Return every one of the following items word for word, omitting the pictures.

>> Begin EXCERPTED DATA

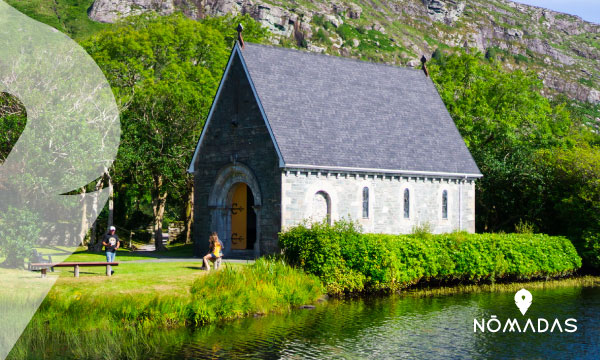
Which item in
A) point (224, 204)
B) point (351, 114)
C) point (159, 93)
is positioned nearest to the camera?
point (224, 204)

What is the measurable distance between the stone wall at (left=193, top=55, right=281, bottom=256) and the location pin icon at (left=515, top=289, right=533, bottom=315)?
37.6 feet

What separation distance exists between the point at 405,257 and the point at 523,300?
16.7 ft

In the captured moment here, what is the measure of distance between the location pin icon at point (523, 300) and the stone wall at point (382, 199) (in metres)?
8.57

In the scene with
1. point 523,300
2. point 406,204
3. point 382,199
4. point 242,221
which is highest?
point 382,199

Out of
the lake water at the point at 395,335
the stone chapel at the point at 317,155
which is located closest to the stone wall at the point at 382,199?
the stone chapel at the point at 317,155

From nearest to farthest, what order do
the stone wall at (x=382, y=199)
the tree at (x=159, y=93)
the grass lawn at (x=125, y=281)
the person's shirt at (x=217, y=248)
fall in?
the grass lawn at (x=125, y=281), the person's shirt at (x=217, y=248), the stone wall at (x=382, y=199), the tree at (x=159, y=93)

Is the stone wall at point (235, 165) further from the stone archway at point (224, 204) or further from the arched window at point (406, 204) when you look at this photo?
the arched window at point (406, 204)

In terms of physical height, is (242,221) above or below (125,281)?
above

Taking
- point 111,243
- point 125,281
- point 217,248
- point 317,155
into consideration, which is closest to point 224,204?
point 317,155

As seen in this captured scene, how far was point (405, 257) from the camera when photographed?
93.2ft

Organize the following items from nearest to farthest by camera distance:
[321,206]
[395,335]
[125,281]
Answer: [395,335] → [125,281] → [321,206]

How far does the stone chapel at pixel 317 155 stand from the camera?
3251 cm

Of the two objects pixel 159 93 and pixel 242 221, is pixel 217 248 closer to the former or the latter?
pixel 242 221

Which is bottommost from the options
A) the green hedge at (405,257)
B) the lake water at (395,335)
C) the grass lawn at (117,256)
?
the lake water at (395,335)
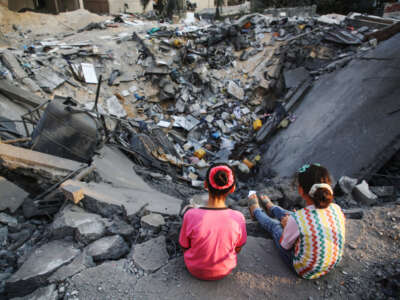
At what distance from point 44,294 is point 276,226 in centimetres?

>> End EXCERPTED DATA

▶ _OUTPUT_:
Which item in
A) point (224, 204)
B) point (351, 114)
C) point (159, 93)
is positioned nearest to the camera?
point (224, 204)

What is the measurable distance between the stone wall at (left=193, top=55, right=281, bottom=256) and the location pin icon at (left=515, top=289, right=533, bottom=315)?
37.6 feet

What separation distance exists between the point at 405,257 and the point at 523,300?
16.7 ft

In the captured moment here, what is the measure of distance between the location pin icon at point (523, 300) and the stone wall at point (382, 199) (in metres)?
8.57

In the scene with
1. point 523,300
2. point 406,204
3. point 382,199
4. point 242,221
which is highest?
point 382,199

Out of
the lake water at the point at 395,335
the stone chapel at the point at 317,155
which is located closest to the stone wall at the point at 382,199?
the stone chapel at the point at 317,155

From nearest to farthest, what order do
the stone wall at (x=382, y=199)
the tree at (x=159, y=93)
the grass lawn at (x=125, y=281)
the person's shirt at (x=217, y=248)
fall in?
the grass lawn at (x=125, y=281), the person's shirt at (x=217, y=248), the stone wall at (x=382, y=199), the tree at (x=159, y=93)

Is the stone wall at point (235, 165) further from the stone archway at point (224, 204) or further from the arched window at point (406, 204) when you look at this photo?
the arched window at point (406, 204)

In terms of physical height, is (242,221) above or below (125,281)?
above

Taking
- point 111,243
- point 125,281
- point 217,248
- point 317,155
into consideration, which is closest to point 224,204?
point 317,155

As seen in this captured scene, how far was point (405, 257) from the camera when photographed?
93.2ft

Organize the following items from nearest to farthest by camera distance:
[321,206]
[395,335]
[125,281]
Answer: [395,335] → [125,281] → [321,206]

How far does the stone chapel at pixel 317 155 stand from the camera?
3251 cm

Of the two objects pixel 159 93 and pixel 242 221, is pixel 217 248 closer to the former or the latter?
pixel 242 221

Which is bottommost from the options
A) the green hedge at (405,257)
B) the lake water at (395,335)
C) the grass lawn at (117,256)
?
the lake water at (395,335)
At what distance from point 44,294 is point 276,226 in centimetres?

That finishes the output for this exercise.